As últimas três páginas do livro são antológicas e de grande simbolismo. Iván morre soterrado pelo teto carcomido de sua casa, que cai sobre ele durante seu sono. Essa ruína significa a ruína de uma cidade, de um país, de um povo, de um sonho; o sonho cubano das décadas de 60, 70 e 80, e que virou um pesadelo na década de 90. O amigo de Iván, que herda seus papéis, com a história que escreveu e que se torna o narrador no último capítulo, assim escreve, em um jorro de revolta contra aqueles que têm a pretensão de decidir por nós, e transforma o próprio Trótski em algoz, assim como Mercader, Hitler e Stalin:


“Embora tenha tentado evitar e tenha me agitado e negado, enquanto lia fui sentindo como era invadido pela compaixão. Mas só por Iván, só pelo meu amigo porque ele sim a merece - e muita: merece-a como todas as vítimas, como todas as trágicas criaturas cujo destino é dirigido por forças superiores que as ultrapassam e as manipulam até as transformarem em merda. Essa foi a nossa sina coletiva, e que Trótski que vá para a puta que o pariu se, com seu fanatismo de obcecado e seu complexo de ser histórico, não acreditava que existissem as tragédias pessoais, mas apenas as mudanças de etapas sociais e supra-humanas. E as pessoas? Algum deles pensou alguma vez nas pessoas? Perguntaram-me, perguntaram a Iván, se concordávamos em adiar sonhos, vida e todo o resto até que se evaporassem (sonhos, vida e o raio que o parta) no cansaço histórico e na utopia pervertida?”


Ao final do livro, ao vermos o que aconteceu com o sonho comunista que ruiu, ao percebermos hoje, em que bases se apoiam nossas sociedades, sustentadas por um sistema político, social e econômico injusto, desigual e cruel, e a conivência e passividade com que o homem tornou-se expectador, passageiro desprivilegiado ou vítima deste comboio de destruição que é o imperialismo econômico e os falsos socialismos, que podemos concluir que a humanidade, como ser institucional, sofre da mesma doença que atingiu Truco, o cachorro de Iván: a melancolia. E como disse o próprio Iván, é uma doença que ou se cura ou pode matá-la, no caso, a humanidade.
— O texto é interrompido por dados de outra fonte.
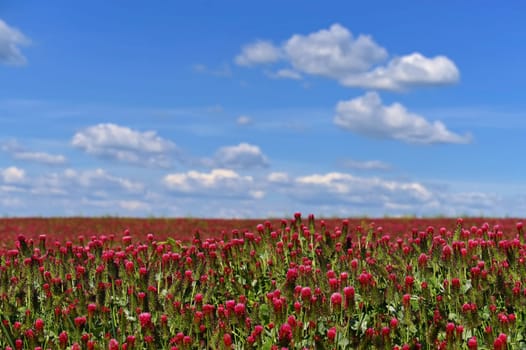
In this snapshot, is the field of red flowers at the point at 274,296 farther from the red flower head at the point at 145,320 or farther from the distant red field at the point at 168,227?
the distant red field at the point at 168,227

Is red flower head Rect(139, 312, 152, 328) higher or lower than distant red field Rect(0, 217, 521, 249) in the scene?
lower

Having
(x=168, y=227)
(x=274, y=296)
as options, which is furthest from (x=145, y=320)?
(x=168, y=227)

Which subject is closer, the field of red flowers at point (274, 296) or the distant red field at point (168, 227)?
the field of red flowers at point (274, 296)

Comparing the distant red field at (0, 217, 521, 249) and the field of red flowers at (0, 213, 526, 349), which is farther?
the distant red field at (0, 217, 521, 249)

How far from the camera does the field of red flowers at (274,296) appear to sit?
4.30m

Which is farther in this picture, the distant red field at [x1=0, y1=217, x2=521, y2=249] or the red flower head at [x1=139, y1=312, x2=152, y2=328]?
the distant red field at [x1=0, y1=217, x2=521, y2=249]

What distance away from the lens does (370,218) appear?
1867 cm

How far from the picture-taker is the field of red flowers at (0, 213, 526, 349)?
4.30 m

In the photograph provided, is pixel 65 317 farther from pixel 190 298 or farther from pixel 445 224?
pixel 445 224

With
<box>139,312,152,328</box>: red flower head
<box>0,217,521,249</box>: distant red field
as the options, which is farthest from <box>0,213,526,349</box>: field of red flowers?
<box>0,217,521,249</box>: distant red field

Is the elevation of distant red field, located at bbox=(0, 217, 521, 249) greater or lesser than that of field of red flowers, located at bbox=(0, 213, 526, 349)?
greater

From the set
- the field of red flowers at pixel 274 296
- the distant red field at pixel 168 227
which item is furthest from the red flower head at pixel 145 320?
the distant red field at pixel 168 227

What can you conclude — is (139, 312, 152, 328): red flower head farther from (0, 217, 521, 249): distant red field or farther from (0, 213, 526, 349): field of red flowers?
(0, 217, 521, 249): distant red field

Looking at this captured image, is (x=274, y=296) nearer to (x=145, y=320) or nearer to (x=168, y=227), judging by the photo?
(x=145, y=320)
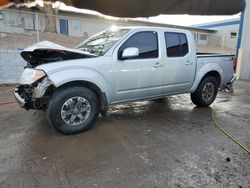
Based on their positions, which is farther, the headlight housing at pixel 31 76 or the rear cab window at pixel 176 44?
the rear cab window at pixel 176 44

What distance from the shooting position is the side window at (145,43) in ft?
13.9

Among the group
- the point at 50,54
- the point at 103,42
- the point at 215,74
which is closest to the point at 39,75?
the point at 50,54

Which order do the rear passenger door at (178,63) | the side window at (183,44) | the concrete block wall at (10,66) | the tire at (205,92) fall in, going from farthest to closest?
1. the concrete block wall at (10,66)
2. the tire at (205,92)
3. the side window at (183,44)
4. the rear passenger door at (178,63)

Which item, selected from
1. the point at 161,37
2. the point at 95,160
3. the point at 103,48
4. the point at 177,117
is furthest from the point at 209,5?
the point at 177,117

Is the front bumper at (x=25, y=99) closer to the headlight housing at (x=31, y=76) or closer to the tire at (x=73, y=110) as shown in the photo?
the headlight housing at (x=31, y=76)

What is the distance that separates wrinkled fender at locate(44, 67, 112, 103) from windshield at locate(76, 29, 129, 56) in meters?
0.47

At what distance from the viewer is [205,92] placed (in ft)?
18.2

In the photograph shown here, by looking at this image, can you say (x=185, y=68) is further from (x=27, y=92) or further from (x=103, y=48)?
(x=27, y=92)

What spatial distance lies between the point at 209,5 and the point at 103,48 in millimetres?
3165

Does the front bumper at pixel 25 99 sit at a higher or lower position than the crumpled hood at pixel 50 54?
lower

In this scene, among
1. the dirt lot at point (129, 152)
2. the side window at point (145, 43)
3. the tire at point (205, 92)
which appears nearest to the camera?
the dirt lot at point (129, 152)

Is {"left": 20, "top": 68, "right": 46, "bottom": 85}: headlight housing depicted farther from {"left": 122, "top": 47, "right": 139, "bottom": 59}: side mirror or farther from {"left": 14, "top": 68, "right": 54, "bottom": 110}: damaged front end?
{"left": 122, "top": 47, "right": 139, "bottom": 59}: side mirror

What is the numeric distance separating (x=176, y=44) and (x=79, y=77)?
2.44 meters

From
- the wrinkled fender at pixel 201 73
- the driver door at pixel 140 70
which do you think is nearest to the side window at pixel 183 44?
the wrinkled fender at pixel 201 73
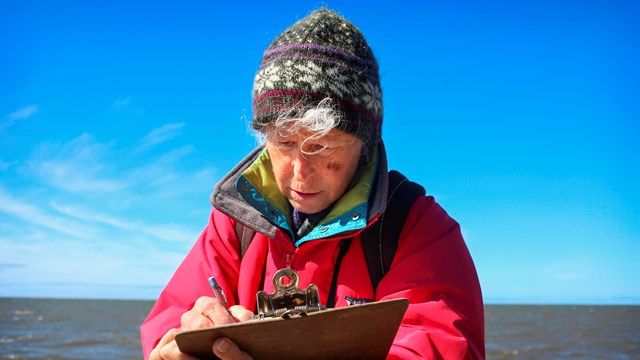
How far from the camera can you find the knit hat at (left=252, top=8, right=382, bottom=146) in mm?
2129

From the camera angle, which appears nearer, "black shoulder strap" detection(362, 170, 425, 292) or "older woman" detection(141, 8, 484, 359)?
"older woman" detection(141, 8, 484, 359)

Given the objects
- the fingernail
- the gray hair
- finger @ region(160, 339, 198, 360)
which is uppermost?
the gray hair

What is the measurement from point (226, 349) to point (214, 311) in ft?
0.85

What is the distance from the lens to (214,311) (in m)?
1.76

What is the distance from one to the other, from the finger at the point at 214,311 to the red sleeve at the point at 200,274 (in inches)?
14.1

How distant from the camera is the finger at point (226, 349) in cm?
152

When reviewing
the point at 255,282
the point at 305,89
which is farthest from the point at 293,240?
the point at 305,89

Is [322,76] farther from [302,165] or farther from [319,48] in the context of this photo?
[302,165]

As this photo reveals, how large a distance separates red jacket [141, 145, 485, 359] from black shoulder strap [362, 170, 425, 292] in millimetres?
23

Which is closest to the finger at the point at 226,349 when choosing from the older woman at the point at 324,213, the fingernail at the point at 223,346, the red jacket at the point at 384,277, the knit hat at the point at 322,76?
the fingernail at the point at 223,346

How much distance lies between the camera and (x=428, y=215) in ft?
7.14

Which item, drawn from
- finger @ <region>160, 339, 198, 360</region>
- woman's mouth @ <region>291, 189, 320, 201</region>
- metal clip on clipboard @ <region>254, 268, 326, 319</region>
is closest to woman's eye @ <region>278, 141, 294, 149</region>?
woman's mouth @ <region>291, 189, 320, 201</region>

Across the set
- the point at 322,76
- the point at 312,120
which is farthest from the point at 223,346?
the point at 322,76

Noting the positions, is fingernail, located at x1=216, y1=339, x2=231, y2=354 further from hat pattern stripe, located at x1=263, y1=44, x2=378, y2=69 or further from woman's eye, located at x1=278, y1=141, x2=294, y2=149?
hat pattern stripe, located at x1=263, y1=44, x2=378, y2=69
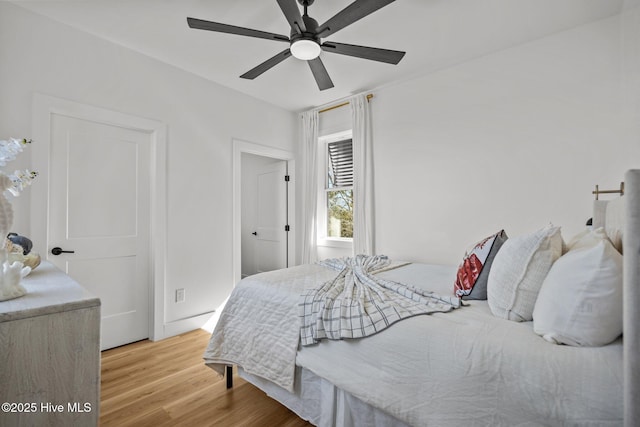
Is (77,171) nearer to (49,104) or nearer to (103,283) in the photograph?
(49,104)

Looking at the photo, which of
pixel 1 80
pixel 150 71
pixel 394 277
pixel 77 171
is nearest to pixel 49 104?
pixel 1 80

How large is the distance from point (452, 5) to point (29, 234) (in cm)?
343

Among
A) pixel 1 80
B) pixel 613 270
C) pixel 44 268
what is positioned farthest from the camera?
pixel 1 80

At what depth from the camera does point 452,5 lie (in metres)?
2.11

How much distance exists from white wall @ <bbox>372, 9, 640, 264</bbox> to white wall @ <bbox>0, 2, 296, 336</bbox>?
1.73 meters

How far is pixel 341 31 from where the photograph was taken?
2.41 metres

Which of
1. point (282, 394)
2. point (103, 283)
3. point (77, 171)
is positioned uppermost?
point (77, 171)

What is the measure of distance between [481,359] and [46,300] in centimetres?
144

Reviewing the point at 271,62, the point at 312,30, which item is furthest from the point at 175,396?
the point at 312,30

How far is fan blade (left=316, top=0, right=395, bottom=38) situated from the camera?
1.58 m

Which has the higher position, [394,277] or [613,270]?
[613,270]

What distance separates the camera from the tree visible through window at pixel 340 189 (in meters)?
3.96

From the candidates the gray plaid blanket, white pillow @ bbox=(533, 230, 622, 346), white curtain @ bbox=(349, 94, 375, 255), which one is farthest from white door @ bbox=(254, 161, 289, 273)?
white pillow @ bbox=(533, 230, 622, 346)

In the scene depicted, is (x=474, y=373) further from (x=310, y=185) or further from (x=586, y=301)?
(x=310, y=185)
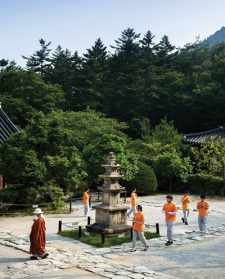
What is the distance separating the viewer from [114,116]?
57.0 m

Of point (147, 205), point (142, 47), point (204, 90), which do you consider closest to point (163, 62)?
point (142, 47)

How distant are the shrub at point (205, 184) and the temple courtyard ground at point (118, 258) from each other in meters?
16.2

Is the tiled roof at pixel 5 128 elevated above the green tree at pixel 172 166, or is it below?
above

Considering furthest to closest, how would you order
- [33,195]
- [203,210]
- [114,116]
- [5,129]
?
[114,116]
[5,129]
[33,195]
[203,210]

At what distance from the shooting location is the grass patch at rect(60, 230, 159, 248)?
17656 millimetres

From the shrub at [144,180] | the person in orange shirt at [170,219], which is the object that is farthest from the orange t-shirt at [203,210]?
the shrub at [144,180]

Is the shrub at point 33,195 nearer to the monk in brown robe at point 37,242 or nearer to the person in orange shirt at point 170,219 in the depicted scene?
the person in orange shirt at point 170,219

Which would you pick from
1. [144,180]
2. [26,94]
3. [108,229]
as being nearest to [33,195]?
[108,229]

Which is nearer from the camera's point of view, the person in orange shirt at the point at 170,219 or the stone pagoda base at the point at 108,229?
the person in orange shirt at the point at 170,219

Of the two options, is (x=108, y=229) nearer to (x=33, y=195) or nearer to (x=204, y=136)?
(x=33, y=195)

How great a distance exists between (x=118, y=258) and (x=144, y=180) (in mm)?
20955

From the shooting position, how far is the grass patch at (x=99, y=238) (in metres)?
17.7

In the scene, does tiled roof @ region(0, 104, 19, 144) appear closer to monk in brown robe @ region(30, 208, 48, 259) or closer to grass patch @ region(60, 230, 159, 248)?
grass patch @ region(60, 230, 159, 248)

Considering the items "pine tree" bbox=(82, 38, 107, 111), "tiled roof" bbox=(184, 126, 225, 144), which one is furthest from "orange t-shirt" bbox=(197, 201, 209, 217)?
"pine tree" bbox=(82, 38, 107, 111)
Tomando das palavras de Iván, fazemos parte de uma história de traições, mentiras, interesses, ambições, egoísmos, e que não pedimos para ser personagens; mas qual outra alternativa nos resta? Se somos obrigados a fazer parte da história, que pelo menos tentemos reescrevê-la com outras tintas, outras cores; mas isto também já não foi tentado antes? Tantas e tantas vezes? “Que porra fazer com a verdade, a confiança e a paixão?’’ E o livro nos deixa uma pergunta implícita: nossa geração padece de um cansaço histórico?


Leonardo Padura


(A edição usada como referência para este ensaio, é a terceira reimpressão da segunda edição, datada de 2019 e lançada pela Boitempo Editorial. Para aqueles que além da leitura do romance de Padura se interessarem em se aprofundar no assunto, existem várias biografias de Trótski traduzidas e disponíveis no Brasil, além de biografias de Frida Kahlo e Diego Rivera que narram a passagem e a morte de Trótski no México. O escritor espanhol Jorge Semprún também se debruçou sobre as histórias de Trótski e Mercader, em um livro lançado em 1969, intitulado: "A segunda morte de Ramón Mercader". Existem também diversos filmes e uma série recém lançada que tratam do tema.)